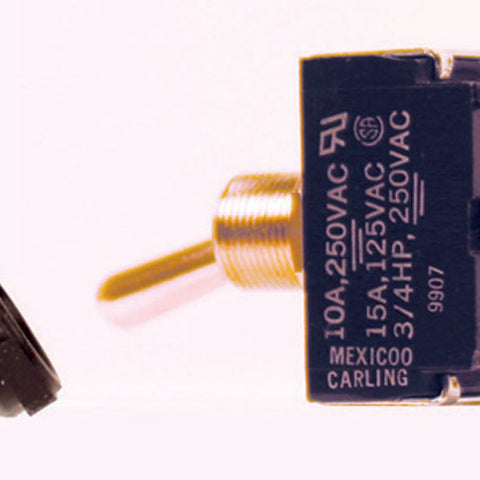 LON52-45440.jpg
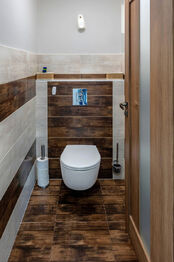 Prodej domu 88 m², Havířov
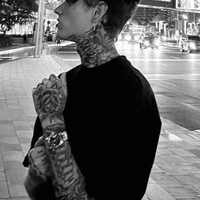 ขุนแผน
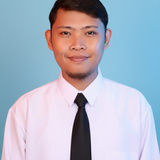 Ridho Pratama Satria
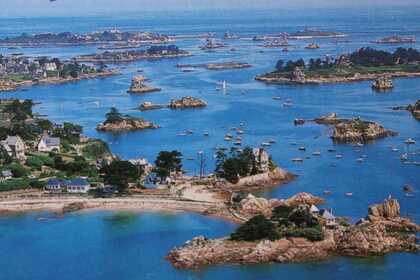 Voilier Océanis 320 Beneteau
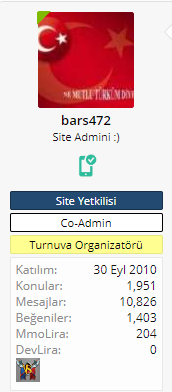 forum.png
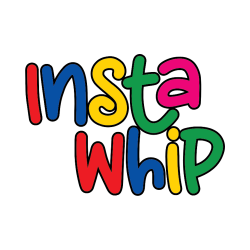 InstaWhip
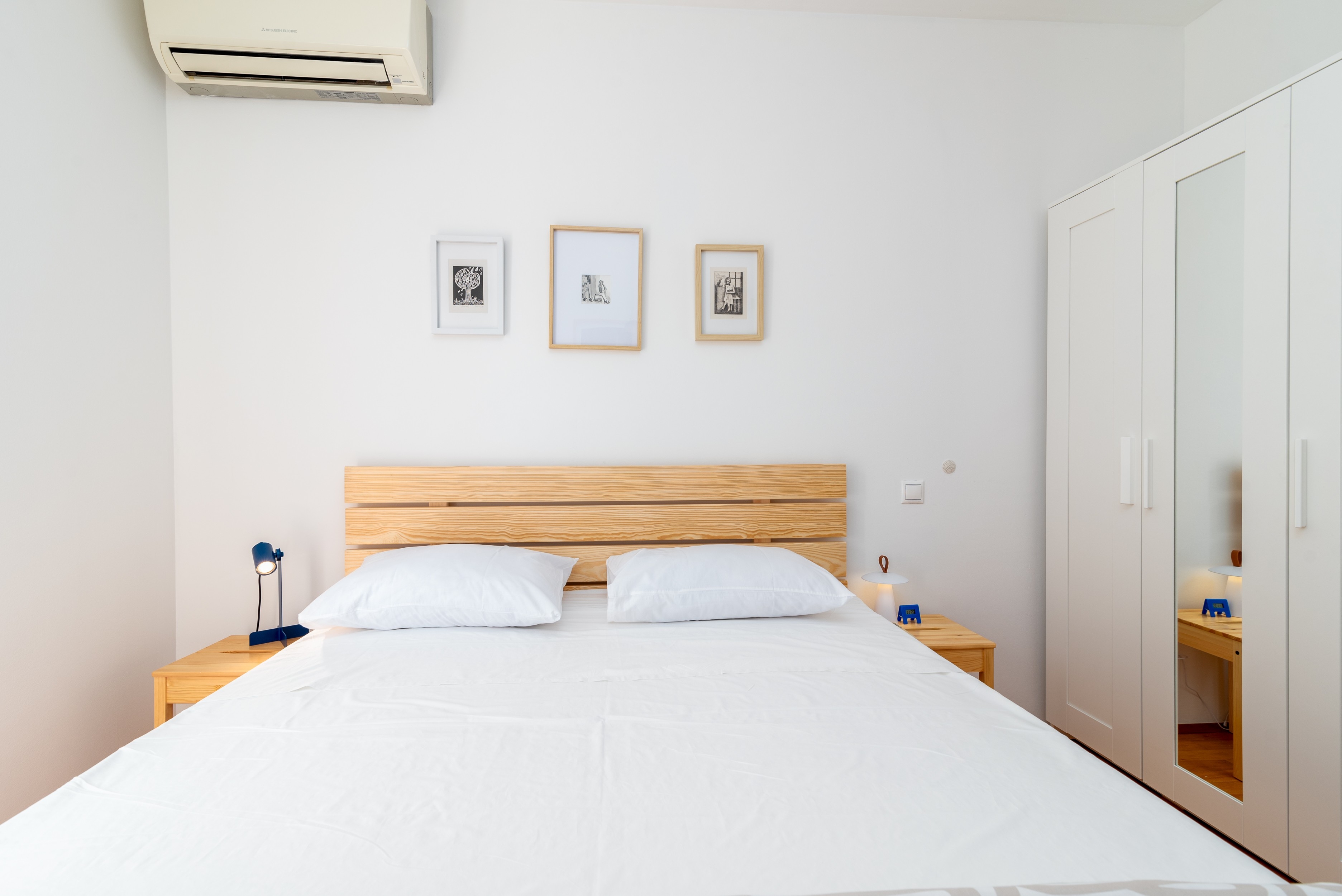 Top Trogir Top Trogir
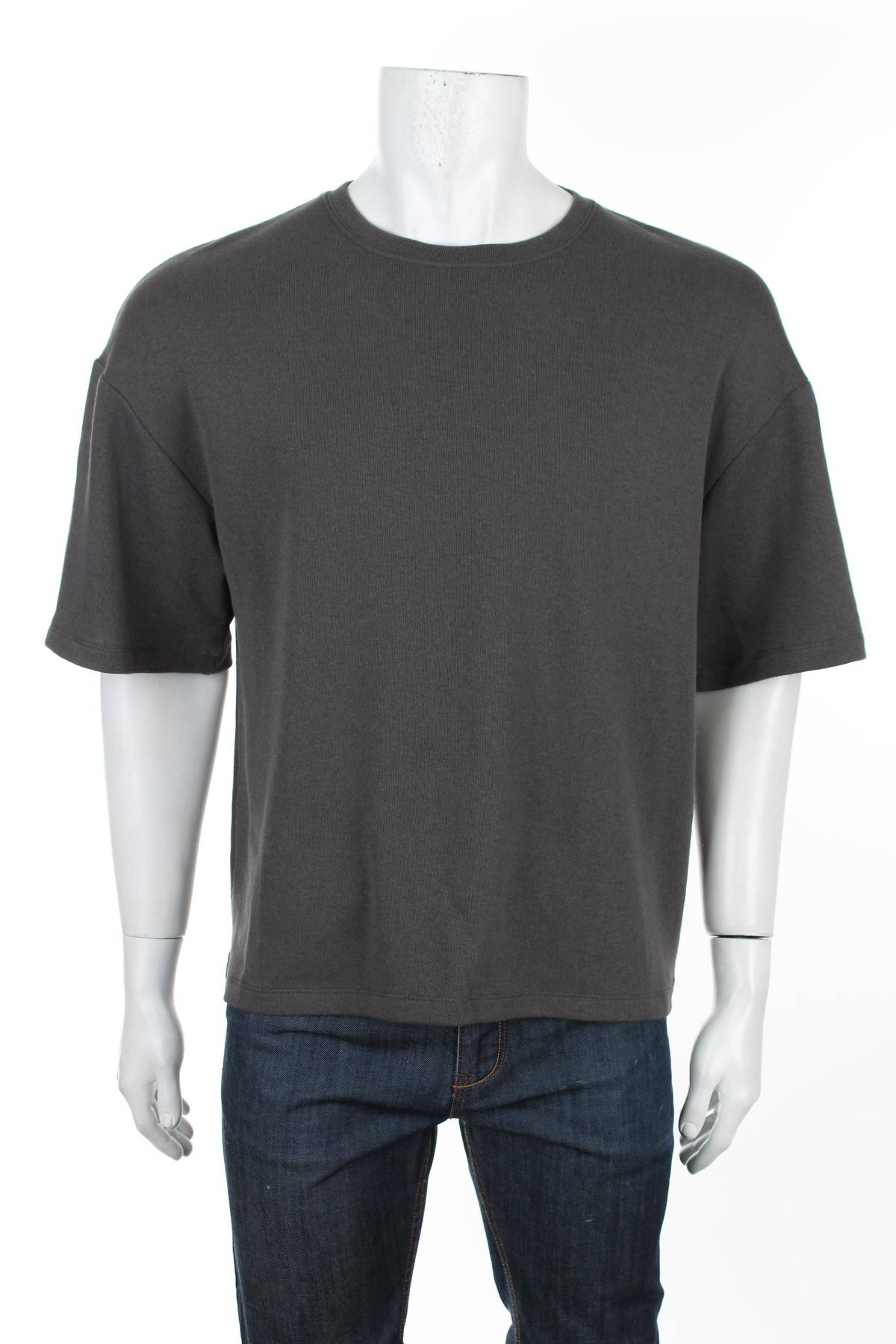 Ανδρικό t-shirt Jack & Jones CORE1 - Contourshop.gr Ανδρικό t-shirt Jack & Jones CORE1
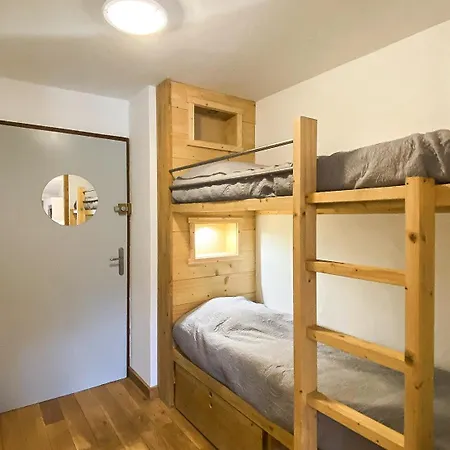 Apartment 3- *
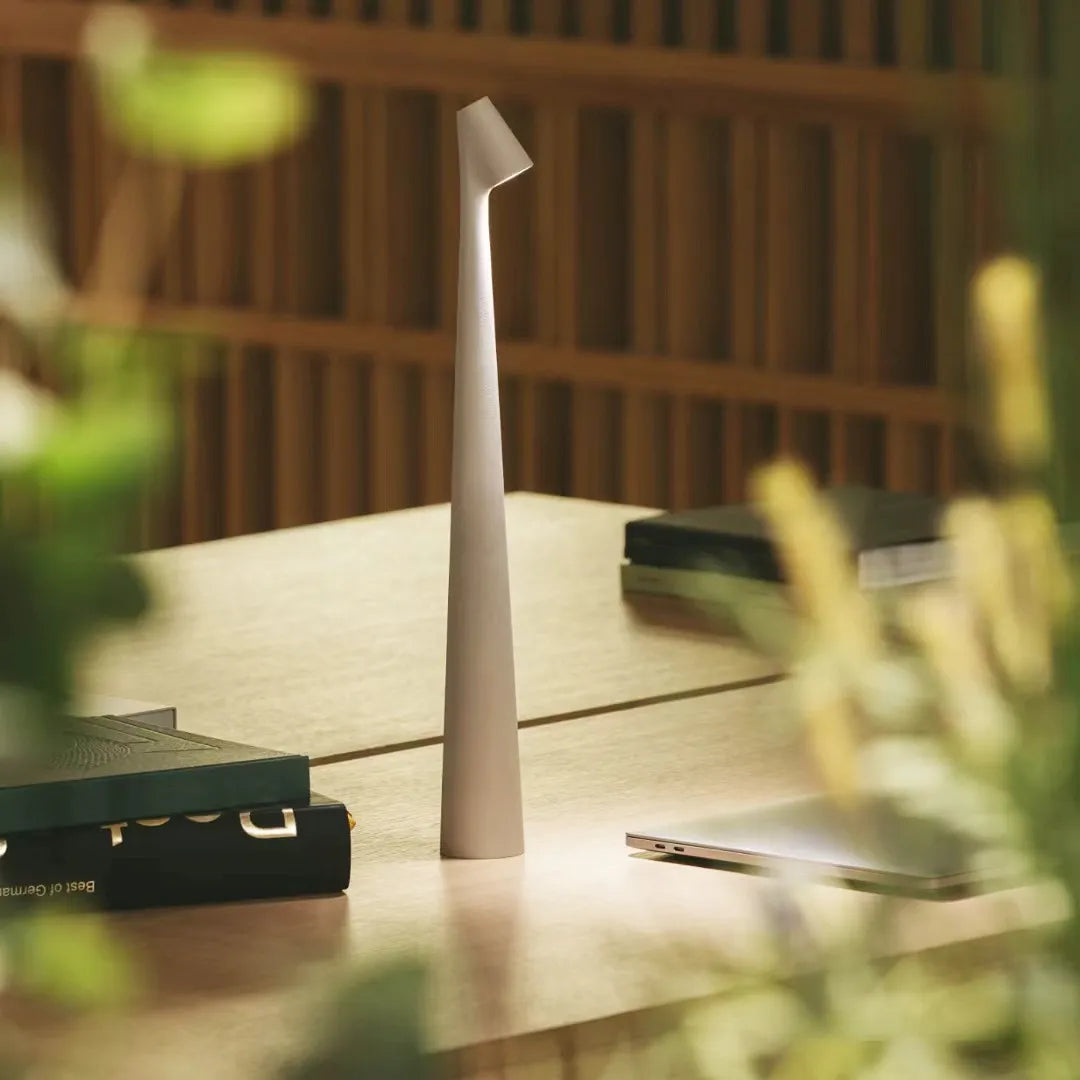 Nuvé® Luma Spire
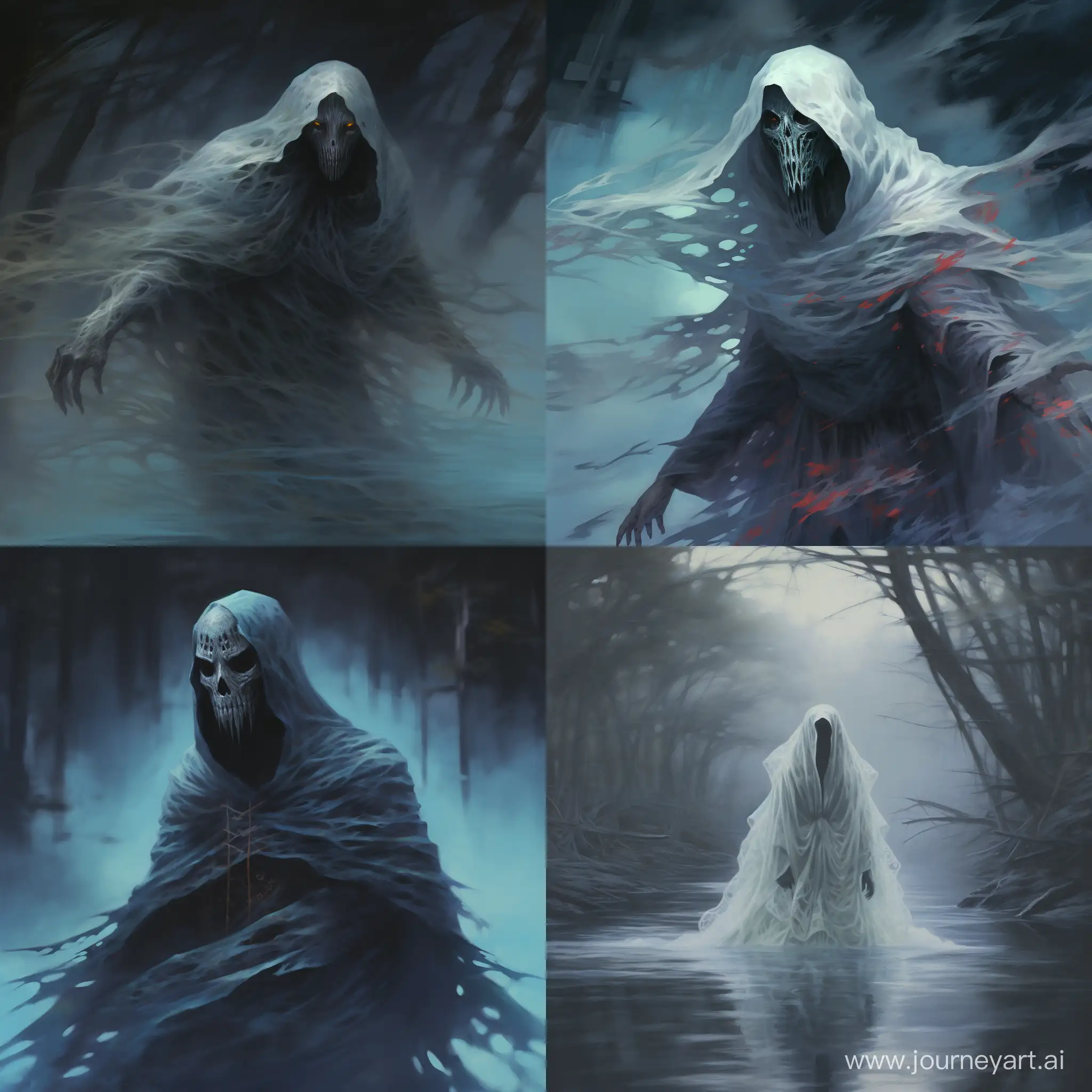 Ethereal-Revenant-Ghost-in-Mystical-Harmony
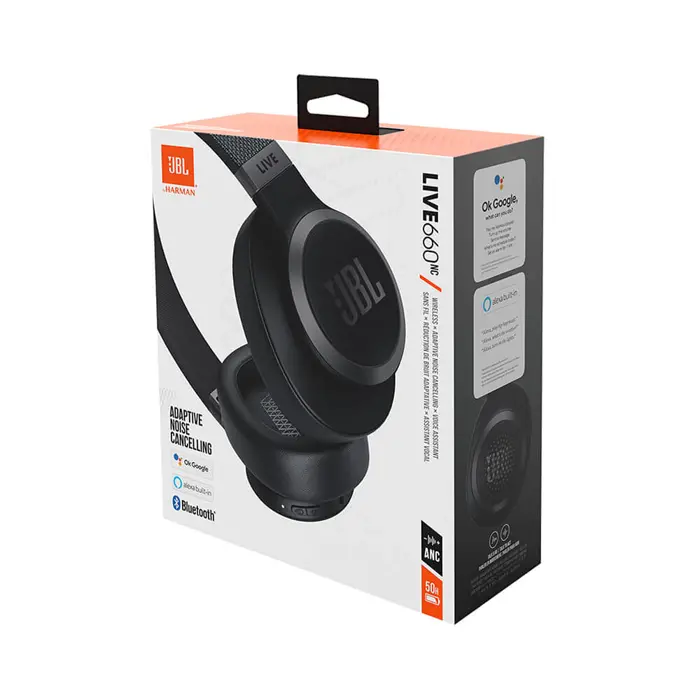 jbl-live-660c-bluetooth-headset-black-85687-jblzv-live660nc_01.webp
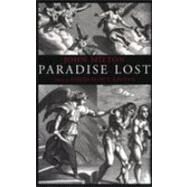 Paradise Lost by Milton, John; Kastan, David Scott; Hughes, Merritt Yerkes, 9780872207332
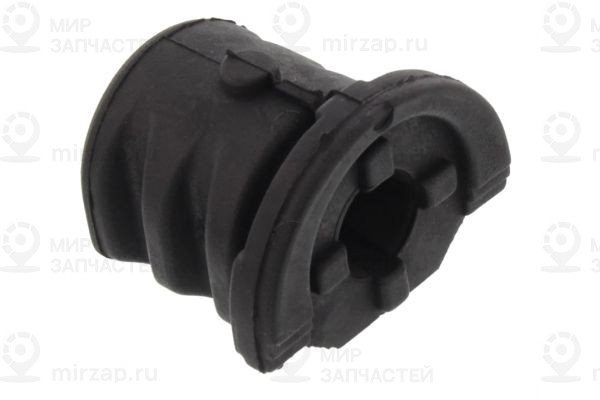 Запчасть MAPCO 33501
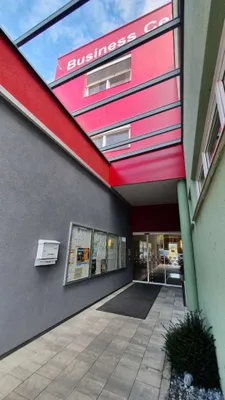1-Zimmer-Gewerbeimmobilie mieten in Graz-Umgebung – 20 m², € 464 – Bild 12 von 12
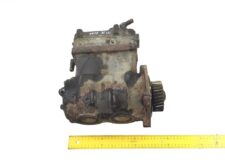 Compresor de aer Renault 7420713886 / 7485013125 / 20713886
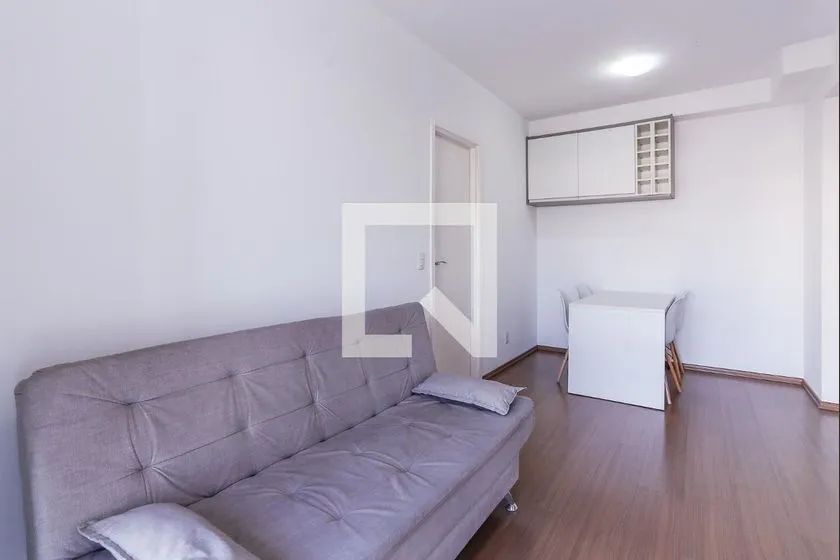Apartamento à Venda - Barra Funda, 1 Quarto, 47 m2 - Foto 3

::::::::::

Assignment:
Write out word for word every line from the line with "Apartment 3- *" through the final line of the records, both included, skipping the pictures.

Task solution:
 Apartment 3- *
 Nuvé® Luma Spire
 Ethereal-Revenant-Ghost-in-Mystical-Harmony
 jbl-live-660c-bluetooth-headset-black-85687-jblzv-live660nc_01.webp
 Paradise Lost by Milton, John; Kastan, David Scott; Hughes, Merritt Yerkes, 9780872207332
 Запчасть MAPCO 33501
1-Zimmer-Gewerbeimmobilie mieten in Graz-Umgebung – 20 m², € 464 – Bild 12 von 12
 Compresor de aer Renault 7420713886 / 7485013125 / 20713886
Apartamento à Venda - Barra Funda, 1 Quarto, 47 m2 - Foto 3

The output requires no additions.